We use the website or the app iOverlander to find free camping in the areas we travel. The site shows both free and paid campsites (but we try to avoid paid ones).

Most free campsites we stay at are “primitive,” meaning no facilities (no bathrooms, showers, drinking water, fire pit, picnic tables, etc). These campsites are usually on BLM (Bureau of Land Management) or public land that is free to use as long as you follow some simple rules.

If you are completely new to primitive camping, read our beginner’s guide to boondocking.

When using the website or app, you can click on each campsite to learn about the specific site and get directions. It’s a good idea to take screenshots of information in case you lose cell service (which is often in many of these primitive camping locations).

Pay attention, because some sites require a high-clearance vehicle. Take note of how many individual campsites there are at a given location because you might not get your first choice. Weekends and holidays are always busiest, so have a backup plan in case all the spots are taken.

And as always follow Leave No Trace principles. These free camping areas are a privilege, and if we take advantage of these areas they can easily be shut down and taken away from us. So please do you part and pack it in, pack it out.

2. Cook Your Own Meals

Emily making a delicious campsite meal.

For food, try to limit going out to eat or buying groceries in small towns as they are often more expensive.

Pack food that is cheap and doesn’t need refrigeration like trail mix, rice/pasta sides, ramen, granola bars, apples, oatmeal, etc.

3. Try to find free firewood

If you want to have a fire every night to cook or just to stay warm, buying small bundles for $5+ dollars a pop can add up. Always be on the lookout for free firewood signs. Or check Craigslist because often when people cut down trees on their property they offer it free of charge if you pick it up.

4. Buy A National Parks Pass:

If you plan to go to 3 or more National Parks in a year, buy an America The Beautiful National Parks Pass. It will pay off in just 3 visits. An annual national parks pass in the US is one of the best values to see the nation’s most beautiful natural wonders.

Some of our most cherished travel memories are from our visits to National Parks.

5. Build your camping kit slowly:

If you start a new hobby, it’s easy to feel overwhelmed by all the gear you feel pressured to buy.

WHAT TO PRODUCE> Return, word for word, the part of the camping tips text between "We use the website" and "guide to boondocking.", inclusive. The entries that come next have nothing to do with the camping tips text.

RECORDS SHOWN>
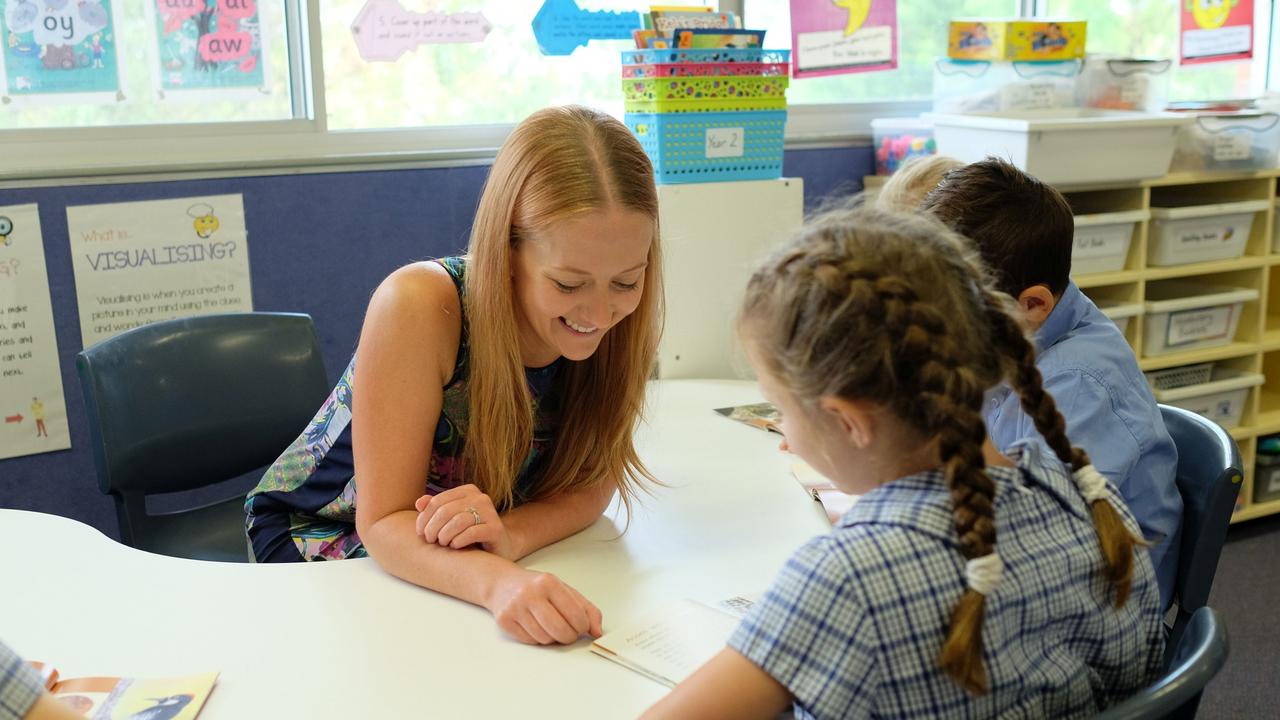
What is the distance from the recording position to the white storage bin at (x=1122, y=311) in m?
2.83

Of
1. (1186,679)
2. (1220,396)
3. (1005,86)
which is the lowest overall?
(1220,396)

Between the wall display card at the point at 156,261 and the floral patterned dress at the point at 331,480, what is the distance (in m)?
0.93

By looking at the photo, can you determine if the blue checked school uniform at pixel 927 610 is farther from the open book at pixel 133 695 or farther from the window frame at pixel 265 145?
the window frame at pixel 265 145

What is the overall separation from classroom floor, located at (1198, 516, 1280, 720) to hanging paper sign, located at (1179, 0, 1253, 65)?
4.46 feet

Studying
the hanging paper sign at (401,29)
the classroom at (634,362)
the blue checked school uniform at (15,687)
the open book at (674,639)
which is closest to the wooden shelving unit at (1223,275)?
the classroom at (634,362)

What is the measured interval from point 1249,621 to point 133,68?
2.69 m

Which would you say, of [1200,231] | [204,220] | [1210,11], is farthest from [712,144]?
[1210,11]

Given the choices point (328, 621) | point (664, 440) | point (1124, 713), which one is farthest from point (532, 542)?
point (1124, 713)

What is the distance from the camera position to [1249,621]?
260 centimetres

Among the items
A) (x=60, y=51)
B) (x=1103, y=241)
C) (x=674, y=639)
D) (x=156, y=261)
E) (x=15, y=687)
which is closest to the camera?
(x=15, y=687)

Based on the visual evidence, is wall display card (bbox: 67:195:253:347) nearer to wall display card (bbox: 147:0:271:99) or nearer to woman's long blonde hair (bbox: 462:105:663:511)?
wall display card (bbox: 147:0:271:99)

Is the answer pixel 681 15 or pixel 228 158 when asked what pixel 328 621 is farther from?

EXERCISE RESULT>
We use the website or the app iOverlander to find free camping in the areas we travel. The site shows both free and paid campsites (but we try to avoid paid ones).

Most free campsites we stay at are “primitive,” meaning no facilities (no bathrooms, showers, drinking water, fire pit, picnic tables, etc). These campsites are usually on BLM (Bureau of Land Management) or public land that is free to use as long as you follow some simple rules.

If you are completely new to primitive camping, read our beginner’s guide to boondocking.